__Tarea__
En el fragmento sobre las negociaciones y las reformas institucionales, ¿qué prácticas se dice que el electorado siempre entiende mal? Enumérelas todas.

__Fragmento de origen__

Claro está que las negociaciones que haya que llevar a cabo, además de transparentes y públicas -el cambio de cromos, los sudokus o la opacidad siempre son mal entendidas por el electorado aunque tengan un componente mediático de emoción y sorpresa- deben estar basadas precisamente en ese programa de centro reformista, un tanto olvidado en esta campaña electoral. Y, más en particular, en la reformas institucionales. Me refiero a la necesidad de dotar de neutralidad y de profesionalidad a las instituciones, eliminando la ocupación partidista y el clientelismo rampante, lo que supone la posibilidad de contar con instituciones capaces y eficientes y con directivos públicos con experiencia y criterio técnico. O a la necesidad de apostar de forma decidida por la evaluación de las políticas públicas y la rendición de cuentas. Sin olvidar la lucha contra la corrupción y la necesidad de eliminar trabas a la transparencia, regular los lobbies o proteger a los denunciantes de la corrupción.

__Registros facilitados__

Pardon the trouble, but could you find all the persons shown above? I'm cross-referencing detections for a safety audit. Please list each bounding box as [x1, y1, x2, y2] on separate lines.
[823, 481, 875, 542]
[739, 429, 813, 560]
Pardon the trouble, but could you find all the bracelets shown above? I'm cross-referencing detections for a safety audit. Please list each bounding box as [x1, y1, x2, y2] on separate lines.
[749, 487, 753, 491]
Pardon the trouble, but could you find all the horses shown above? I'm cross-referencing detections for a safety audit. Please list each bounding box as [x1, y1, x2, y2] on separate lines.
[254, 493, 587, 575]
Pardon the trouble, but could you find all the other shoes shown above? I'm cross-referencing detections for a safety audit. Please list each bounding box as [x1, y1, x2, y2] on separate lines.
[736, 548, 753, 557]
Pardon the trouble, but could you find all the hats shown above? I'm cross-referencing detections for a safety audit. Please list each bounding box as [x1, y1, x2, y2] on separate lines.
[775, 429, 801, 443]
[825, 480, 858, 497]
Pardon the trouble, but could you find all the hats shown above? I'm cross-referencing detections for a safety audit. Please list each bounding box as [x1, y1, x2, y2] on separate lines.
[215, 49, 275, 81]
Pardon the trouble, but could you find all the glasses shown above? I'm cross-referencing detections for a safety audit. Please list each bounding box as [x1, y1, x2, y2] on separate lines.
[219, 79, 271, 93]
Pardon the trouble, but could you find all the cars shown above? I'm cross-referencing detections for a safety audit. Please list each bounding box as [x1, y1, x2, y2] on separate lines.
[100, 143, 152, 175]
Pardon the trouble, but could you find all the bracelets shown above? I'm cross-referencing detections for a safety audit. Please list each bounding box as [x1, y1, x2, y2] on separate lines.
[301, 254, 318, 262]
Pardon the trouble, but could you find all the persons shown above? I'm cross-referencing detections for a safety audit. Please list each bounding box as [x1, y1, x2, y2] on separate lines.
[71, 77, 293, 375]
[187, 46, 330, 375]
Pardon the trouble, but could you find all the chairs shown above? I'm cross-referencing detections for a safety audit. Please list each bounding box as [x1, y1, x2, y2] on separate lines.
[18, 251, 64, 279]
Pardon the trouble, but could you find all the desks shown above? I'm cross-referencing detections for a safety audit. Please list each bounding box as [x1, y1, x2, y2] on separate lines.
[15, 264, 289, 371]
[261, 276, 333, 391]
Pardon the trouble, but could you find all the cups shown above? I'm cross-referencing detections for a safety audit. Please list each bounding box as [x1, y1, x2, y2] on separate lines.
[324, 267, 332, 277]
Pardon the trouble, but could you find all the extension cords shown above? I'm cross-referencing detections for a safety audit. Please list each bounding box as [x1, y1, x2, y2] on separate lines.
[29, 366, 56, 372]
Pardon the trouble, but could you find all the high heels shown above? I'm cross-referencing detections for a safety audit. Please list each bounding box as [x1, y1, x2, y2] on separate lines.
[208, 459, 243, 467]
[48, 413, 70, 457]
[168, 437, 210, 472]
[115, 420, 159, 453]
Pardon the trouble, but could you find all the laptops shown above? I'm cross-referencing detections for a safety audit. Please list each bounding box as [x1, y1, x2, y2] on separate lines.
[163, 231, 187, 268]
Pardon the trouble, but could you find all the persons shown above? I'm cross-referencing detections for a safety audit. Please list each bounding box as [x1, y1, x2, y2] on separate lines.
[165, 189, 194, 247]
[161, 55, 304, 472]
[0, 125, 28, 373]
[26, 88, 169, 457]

---

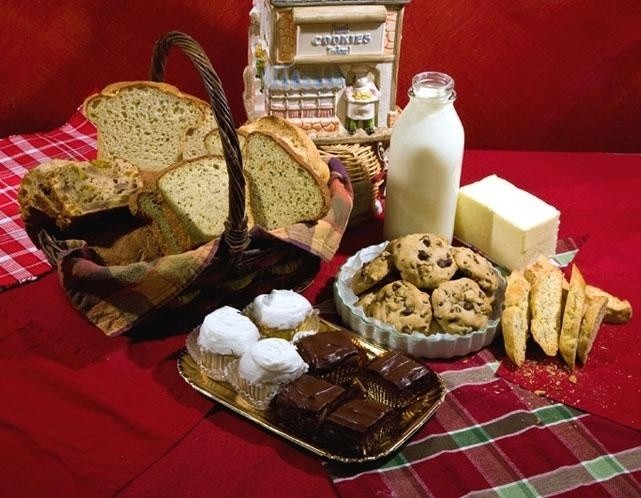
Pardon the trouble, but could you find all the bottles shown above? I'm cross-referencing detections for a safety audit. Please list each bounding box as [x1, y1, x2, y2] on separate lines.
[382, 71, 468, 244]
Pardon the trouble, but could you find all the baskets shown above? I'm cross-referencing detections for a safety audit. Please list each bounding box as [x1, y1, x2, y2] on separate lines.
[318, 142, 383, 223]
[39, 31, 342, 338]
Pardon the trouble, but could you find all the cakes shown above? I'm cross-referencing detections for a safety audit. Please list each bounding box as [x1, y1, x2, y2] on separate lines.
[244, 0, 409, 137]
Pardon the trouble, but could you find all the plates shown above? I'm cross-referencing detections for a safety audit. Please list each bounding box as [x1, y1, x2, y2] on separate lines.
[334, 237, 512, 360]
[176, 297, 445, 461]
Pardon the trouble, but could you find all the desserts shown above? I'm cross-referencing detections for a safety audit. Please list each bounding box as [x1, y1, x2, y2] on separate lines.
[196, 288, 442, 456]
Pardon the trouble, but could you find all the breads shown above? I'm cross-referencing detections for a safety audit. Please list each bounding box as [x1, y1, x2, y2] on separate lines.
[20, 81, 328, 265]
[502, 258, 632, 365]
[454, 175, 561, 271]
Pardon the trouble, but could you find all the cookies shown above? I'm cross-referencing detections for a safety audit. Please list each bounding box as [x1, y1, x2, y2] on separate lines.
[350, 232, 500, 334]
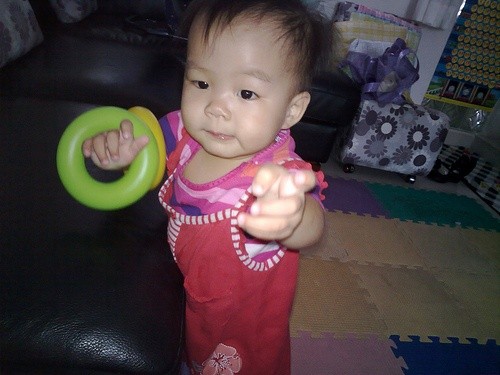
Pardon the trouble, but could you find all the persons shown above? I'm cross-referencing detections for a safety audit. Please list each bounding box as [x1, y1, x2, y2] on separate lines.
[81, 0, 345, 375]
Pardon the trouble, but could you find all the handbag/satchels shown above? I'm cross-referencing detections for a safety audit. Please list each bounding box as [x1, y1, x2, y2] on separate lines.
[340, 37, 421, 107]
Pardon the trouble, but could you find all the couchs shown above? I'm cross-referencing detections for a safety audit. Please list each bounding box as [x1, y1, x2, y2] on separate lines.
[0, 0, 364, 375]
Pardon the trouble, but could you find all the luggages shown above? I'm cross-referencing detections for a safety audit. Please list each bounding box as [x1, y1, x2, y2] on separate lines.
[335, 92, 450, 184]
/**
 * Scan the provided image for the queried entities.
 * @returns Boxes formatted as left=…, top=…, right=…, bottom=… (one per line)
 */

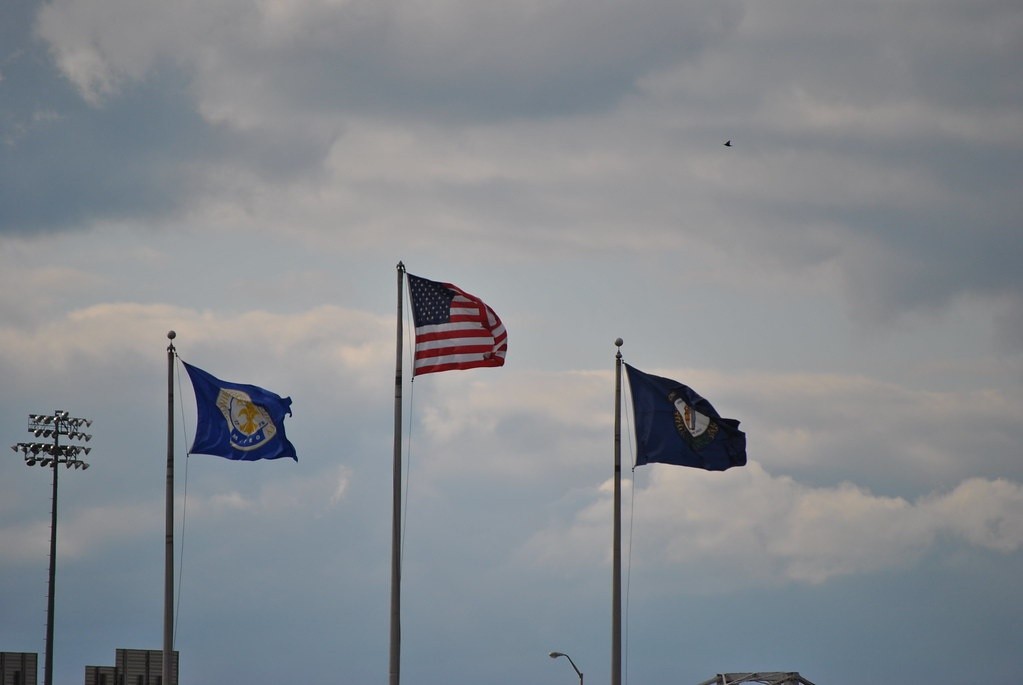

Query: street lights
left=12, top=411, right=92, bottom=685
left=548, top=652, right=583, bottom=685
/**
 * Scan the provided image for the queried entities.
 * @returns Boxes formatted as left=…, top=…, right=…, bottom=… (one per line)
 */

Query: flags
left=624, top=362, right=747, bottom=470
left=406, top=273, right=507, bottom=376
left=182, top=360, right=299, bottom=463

__Respuesta__
Son el cambio de cromos, los sudokus y la opacidad.